# Best water bowl for a puppy



## Skylar (Jul 29, 2016)

My new puppy makes a mess walking into and pawing his water bowl. I need a better solution.

What has worked for you?


----------



## PeggyTheParti (Sep 5, 2019)

Puppy Peggy loved playing in her water bowl. We solved it by getting a stainless steel bowl that we could mount up and off the ground in her crate. And then we just always left her crate door open.
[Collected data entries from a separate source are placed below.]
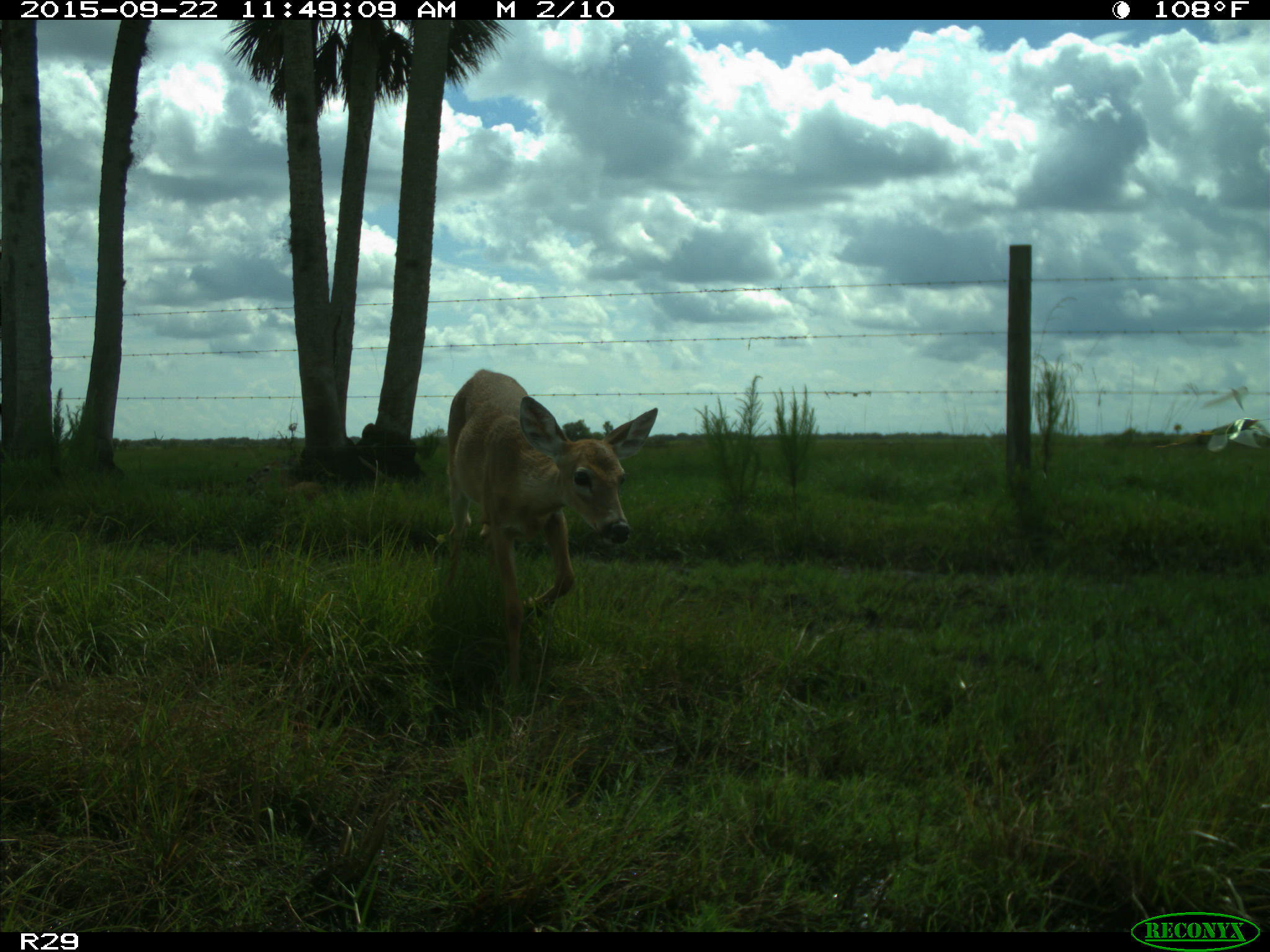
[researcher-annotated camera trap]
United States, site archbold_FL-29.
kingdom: Animalia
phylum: Chordata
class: Mammalia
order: Artiodactyla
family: Cervidae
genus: Odocoileus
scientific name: Odocoileus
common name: deer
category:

Even though she no longer plays in her water, she does leak a whole lot after every mouthful. Using a deep stainless steel bucket, only very minimally filled, helps some of the water drain off in the bucket as she lifts her head after drinking.


----------



## PeggyTheParti (Sep 5, 2019)

This is the one we use inside her crate:



https://www.petco.com/shop/en/petcostore/product/lixit-stainless-steel-crock



When she was a puppy, we were careful to position it so the screw and plastic mounting hardware on the outside of the crate were NOT accessible to a curious puppy mouth.


----------



## Skylar (Jul 29, 2016)

That looks like a great solution. Thanks, I'm going to order it.


----------



## PeggyTheParti (Sep 5, 2019)

Hope it does the trick! Just don’t tighten it too enthusiastically during the mounting process. We cracked our first one. Would be nice if all the pieces were metal, but oh well. The second one has been going strong for at least a year now.

We keep a kiddie pool filled up during the warmer months so Peggy can still satisfy her urge to splash around. It’s fun having a pup that loves water.


----------



## Skylar (Jul 29, 2016)

PtP - I was wondering - is that too deep for a minipoo? 
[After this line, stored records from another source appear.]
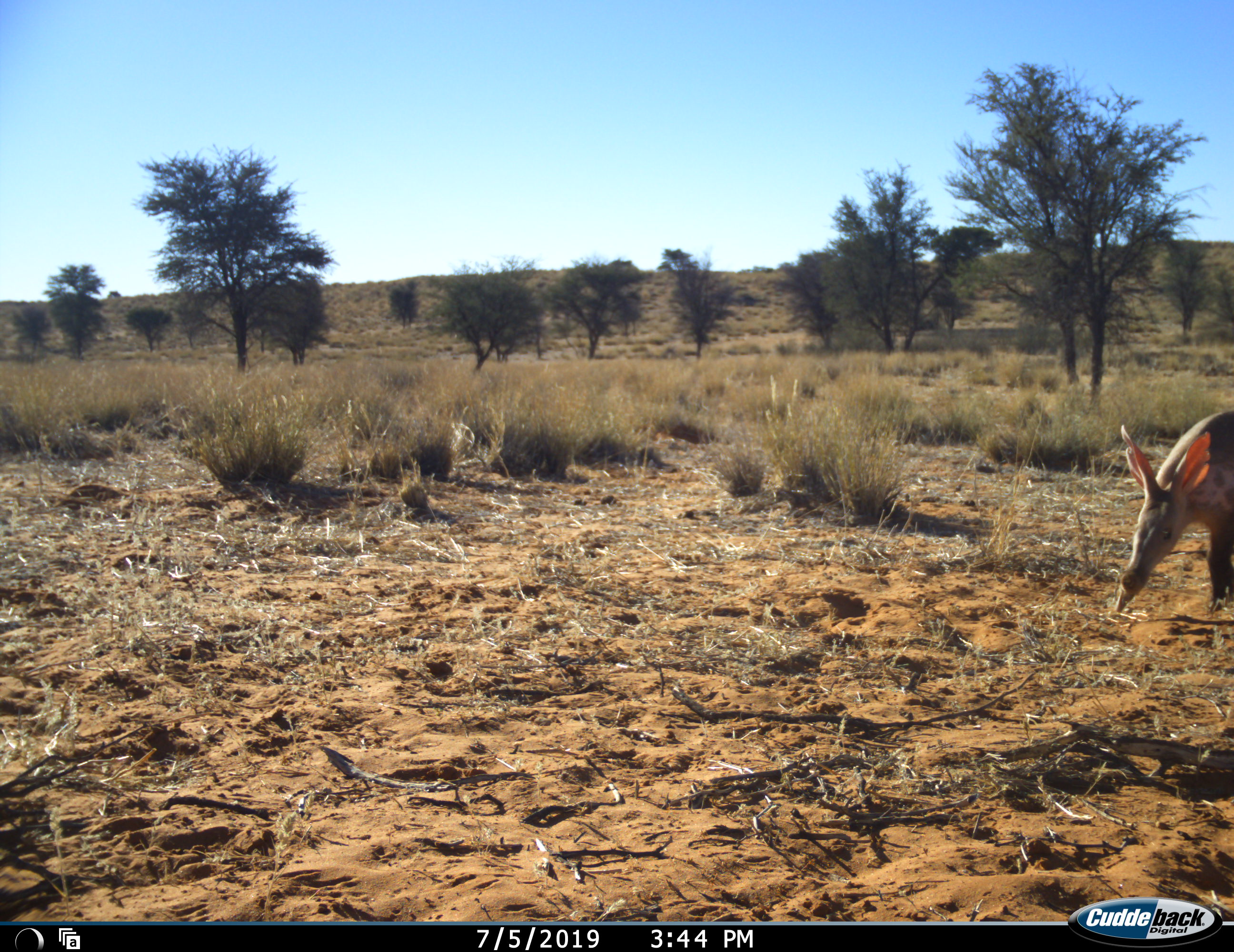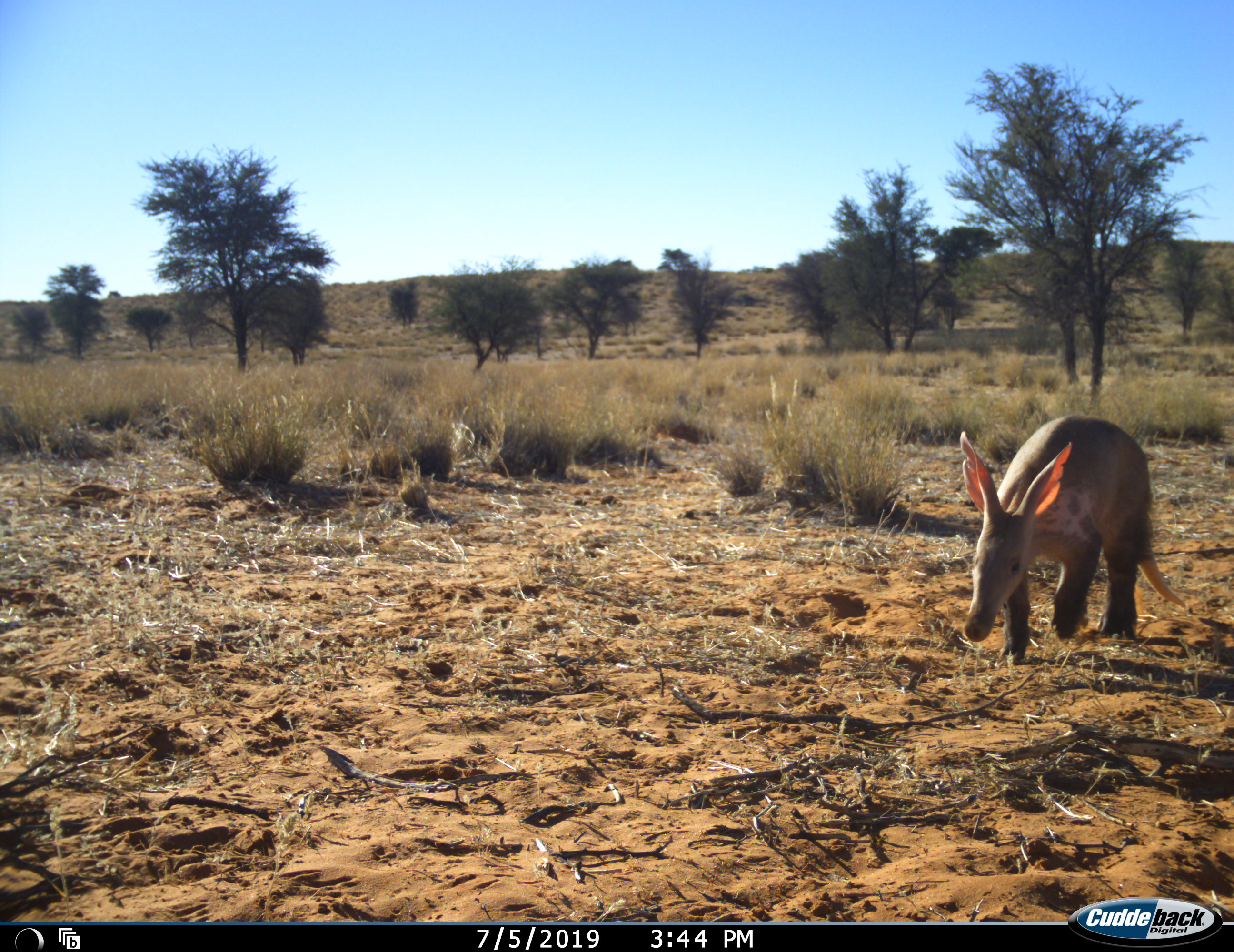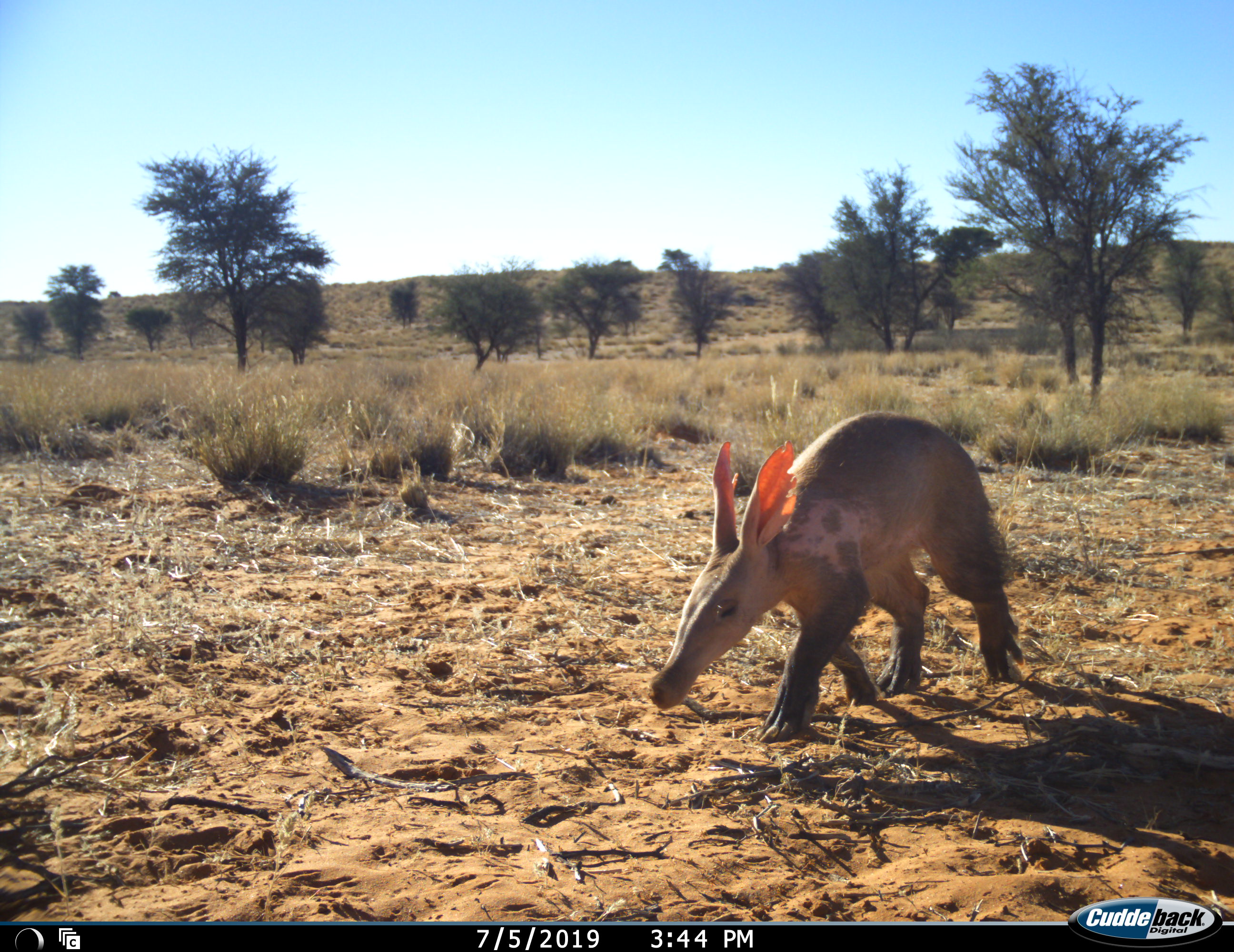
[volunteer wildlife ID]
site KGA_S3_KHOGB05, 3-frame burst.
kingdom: Animalia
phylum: Chordata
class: Mammalia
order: Tubulidentata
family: Orycteropodidae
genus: Orycteropus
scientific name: Orycteropus afer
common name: aardvark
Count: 1.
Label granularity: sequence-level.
I have a pail that I hang for Babykins with a carabiner for trials - but that's too deep for Theo. I realize that I have to make sure what I order is appropriate size.


----------



## PeggyTheParti (Sep 5, 2019)

Skylar said:


> PtP - I was wondering - is that too deep for a minipoo?
> 
> I have a pail that I hang for Babykins with a carabiner for trials - but that's too deep for Theo. I realize that I have to make sure what I order is appropriate size.


That bowl comes in three different sizes. Definitely check the dimensions so you can visualize it, but the small would probably be perfect for Theo. (I didn’t realize you’d already chosen a name. Love it!) And depending on the design of your crate, you can probably mount it lower than we mounted it for Peggy.


----------



## Skylar (Jul 29, 2016)

thanks PtP


----------



## cowpony (Dec 30, 2009)

I got some similar bowls for baby Pogo back in the day and reused them for baby Galen. Since I had a wire crate for Galen I was able to mount one bowl on the outside of his crate, where it was accessible when he was in his playpen.


----------



## Starvt (Nov 5, 2019)

I have one of those "spill proof" bowls that has a floating top, it only allows a small amount through the center at a time.
Between the dogs, the cats who like to paw the bowls over, the kids accidentally kicking it- there was water on my floor alllll the time. This bowl has been great, no mess, and everyone from cats to mastiff has no trouble drinking from it. And it has only been tipped over once when I accidentally hoofed it across the floor lol.


----------



## Fenris-wolf (Apr 17, 2018)

Baby Sisko also played with his water dish and fell asleep in it sometimes. I'm sorry I don't have any recommendations. I did keep him away from his water dish when he wanted to play in it though.


----------



## Skylar (Jul 29, 2016)

I ordered this bowl. https://www.amazon.com/gp/product/B0033PR7F0/ref=ppx_yo_dt_b_asin_title_o00_s00?ie=UTF8&psc=1

I noticed he was trying to chew his metal crate. I’m afraid he might chew on any attachment so I nixed these bowls until he has grown out of that phase.

I saw some nice spill proof floating bowl and if what I bought does not work these will be my next purchase.


----------